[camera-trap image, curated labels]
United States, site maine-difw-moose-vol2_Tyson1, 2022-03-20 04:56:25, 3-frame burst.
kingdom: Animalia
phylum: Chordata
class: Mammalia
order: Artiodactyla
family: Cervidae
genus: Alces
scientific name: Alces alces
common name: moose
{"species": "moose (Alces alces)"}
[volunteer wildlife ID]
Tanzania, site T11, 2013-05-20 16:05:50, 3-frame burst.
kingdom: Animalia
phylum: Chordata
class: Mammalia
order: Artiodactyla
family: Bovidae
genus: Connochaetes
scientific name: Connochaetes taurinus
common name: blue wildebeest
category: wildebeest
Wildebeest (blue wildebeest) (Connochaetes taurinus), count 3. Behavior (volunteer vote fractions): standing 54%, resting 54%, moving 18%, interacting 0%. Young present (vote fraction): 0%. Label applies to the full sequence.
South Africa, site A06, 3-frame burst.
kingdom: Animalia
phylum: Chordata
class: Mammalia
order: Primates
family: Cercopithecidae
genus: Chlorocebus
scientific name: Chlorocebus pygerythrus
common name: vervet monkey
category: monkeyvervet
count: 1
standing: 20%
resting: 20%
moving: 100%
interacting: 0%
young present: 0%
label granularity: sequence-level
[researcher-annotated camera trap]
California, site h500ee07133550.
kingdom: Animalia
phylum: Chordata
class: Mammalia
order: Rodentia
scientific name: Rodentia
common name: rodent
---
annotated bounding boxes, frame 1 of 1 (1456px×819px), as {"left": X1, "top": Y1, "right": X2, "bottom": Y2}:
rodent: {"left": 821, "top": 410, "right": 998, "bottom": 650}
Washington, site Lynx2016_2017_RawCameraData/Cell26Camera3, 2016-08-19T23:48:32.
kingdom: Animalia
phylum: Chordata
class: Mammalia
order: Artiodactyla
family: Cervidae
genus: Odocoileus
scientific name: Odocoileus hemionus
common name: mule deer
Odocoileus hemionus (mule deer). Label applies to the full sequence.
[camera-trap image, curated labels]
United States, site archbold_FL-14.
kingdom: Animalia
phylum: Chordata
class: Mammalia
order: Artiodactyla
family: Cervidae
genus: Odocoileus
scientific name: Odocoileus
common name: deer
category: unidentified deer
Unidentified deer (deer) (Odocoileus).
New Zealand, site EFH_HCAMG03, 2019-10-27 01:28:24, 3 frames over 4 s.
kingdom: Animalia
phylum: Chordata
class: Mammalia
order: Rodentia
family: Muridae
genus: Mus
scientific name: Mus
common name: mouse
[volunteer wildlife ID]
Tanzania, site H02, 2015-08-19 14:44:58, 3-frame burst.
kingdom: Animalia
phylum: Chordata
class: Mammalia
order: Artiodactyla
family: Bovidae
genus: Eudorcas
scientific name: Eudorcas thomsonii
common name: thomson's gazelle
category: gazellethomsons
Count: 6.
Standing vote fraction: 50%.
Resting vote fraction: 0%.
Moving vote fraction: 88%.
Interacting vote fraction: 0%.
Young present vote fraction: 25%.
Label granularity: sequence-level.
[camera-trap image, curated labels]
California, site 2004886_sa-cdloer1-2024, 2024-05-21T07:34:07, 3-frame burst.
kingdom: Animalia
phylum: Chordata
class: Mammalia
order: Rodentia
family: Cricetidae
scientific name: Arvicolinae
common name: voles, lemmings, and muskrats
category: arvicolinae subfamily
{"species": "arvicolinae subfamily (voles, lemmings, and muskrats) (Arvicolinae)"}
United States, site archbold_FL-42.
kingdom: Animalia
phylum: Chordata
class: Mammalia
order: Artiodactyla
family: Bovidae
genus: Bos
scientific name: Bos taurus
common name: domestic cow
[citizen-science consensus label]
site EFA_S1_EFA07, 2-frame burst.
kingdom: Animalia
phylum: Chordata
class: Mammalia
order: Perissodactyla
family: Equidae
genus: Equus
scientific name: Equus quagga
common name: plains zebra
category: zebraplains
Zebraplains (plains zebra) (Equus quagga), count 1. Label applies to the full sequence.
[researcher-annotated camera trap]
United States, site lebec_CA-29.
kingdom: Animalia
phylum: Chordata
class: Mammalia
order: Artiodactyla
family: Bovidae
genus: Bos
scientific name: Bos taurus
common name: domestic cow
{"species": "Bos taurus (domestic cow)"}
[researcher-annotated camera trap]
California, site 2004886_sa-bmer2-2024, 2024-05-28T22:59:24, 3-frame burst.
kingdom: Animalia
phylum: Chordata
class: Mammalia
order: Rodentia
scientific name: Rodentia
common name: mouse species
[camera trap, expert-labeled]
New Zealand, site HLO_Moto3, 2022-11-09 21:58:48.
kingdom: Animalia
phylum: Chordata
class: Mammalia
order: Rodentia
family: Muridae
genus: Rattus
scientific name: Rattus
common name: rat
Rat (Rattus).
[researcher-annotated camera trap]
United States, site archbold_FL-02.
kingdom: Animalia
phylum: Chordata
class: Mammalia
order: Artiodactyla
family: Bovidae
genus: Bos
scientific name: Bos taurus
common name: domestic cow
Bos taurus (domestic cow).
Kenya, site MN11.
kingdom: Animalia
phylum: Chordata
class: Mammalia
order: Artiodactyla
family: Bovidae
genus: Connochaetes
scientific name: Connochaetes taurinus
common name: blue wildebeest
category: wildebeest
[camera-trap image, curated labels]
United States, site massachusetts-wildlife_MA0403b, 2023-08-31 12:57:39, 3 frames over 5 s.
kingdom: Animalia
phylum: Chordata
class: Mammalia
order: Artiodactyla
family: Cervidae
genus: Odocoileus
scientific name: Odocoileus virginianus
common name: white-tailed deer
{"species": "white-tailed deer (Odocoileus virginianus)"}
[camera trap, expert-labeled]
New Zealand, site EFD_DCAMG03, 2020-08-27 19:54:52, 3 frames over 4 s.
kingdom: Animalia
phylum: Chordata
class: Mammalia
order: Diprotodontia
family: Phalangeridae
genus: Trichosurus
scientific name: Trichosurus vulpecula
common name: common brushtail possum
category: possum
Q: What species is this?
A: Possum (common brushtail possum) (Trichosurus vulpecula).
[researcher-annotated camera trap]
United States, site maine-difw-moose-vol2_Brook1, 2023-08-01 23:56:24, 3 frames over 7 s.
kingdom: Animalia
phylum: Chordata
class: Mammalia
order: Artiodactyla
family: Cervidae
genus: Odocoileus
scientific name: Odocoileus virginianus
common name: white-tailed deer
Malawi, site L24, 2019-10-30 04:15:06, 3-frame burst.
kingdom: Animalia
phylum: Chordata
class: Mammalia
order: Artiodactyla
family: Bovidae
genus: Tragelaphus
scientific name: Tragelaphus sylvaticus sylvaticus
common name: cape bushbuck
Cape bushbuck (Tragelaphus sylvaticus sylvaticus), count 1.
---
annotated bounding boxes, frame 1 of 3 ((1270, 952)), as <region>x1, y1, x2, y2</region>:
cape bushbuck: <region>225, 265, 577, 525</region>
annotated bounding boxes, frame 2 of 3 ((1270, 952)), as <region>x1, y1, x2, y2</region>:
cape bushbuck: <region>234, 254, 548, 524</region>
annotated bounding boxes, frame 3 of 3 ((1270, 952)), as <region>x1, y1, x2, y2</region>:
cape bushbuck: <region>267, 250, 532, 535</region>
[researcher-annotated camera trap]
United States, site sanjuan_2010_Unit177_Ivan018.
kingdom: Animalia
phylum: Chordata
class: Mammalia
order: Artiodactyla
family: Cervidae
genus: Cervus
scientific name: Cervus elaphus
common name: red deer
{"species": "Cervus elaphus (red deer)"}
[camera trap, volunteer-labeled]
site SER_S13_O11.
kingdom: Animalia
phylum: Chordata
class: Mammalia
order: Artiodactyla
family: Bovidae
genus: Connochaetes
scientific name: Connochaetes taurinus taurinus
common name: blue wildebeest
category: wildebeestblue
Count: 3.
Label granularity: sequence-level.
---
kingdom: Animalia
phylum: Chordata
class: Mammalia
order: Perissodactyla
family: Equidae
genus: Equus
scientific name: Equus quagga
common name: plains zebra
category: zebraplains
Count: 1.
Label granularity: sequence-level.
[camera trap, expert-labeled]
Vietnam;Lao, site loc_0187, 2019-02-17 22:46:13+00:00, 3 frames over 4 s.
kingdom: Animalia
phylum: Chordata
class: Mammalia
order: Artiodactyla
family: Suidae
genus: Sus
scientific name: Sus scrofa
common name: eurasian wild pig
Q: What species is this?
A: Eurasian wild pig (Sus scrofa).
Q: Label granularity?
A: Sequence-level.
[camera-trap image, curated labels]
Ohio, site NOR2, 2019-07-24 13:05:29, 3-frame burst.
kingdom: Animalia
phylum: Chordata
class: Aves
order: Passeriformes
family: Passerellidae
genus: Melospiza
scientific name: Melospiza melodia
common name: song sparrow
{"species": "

● **Problem requirements**
Reproduce exactly the line containing "Ohio, site NOR2, 2019-07-24" and every line after it through the end of the records above, and nothing else.

● **Response to this task**
Ohio, site NOR2, 2019-07-24 13:05:29, 3-frame burst.
kingdom: Animalia
phylum: Chordata
class: Aves
order: Passeriformes
family: Passerellidae
genus: Melospiza
scientific name: Melospiza melodia
common name: song sparrow
{"species": "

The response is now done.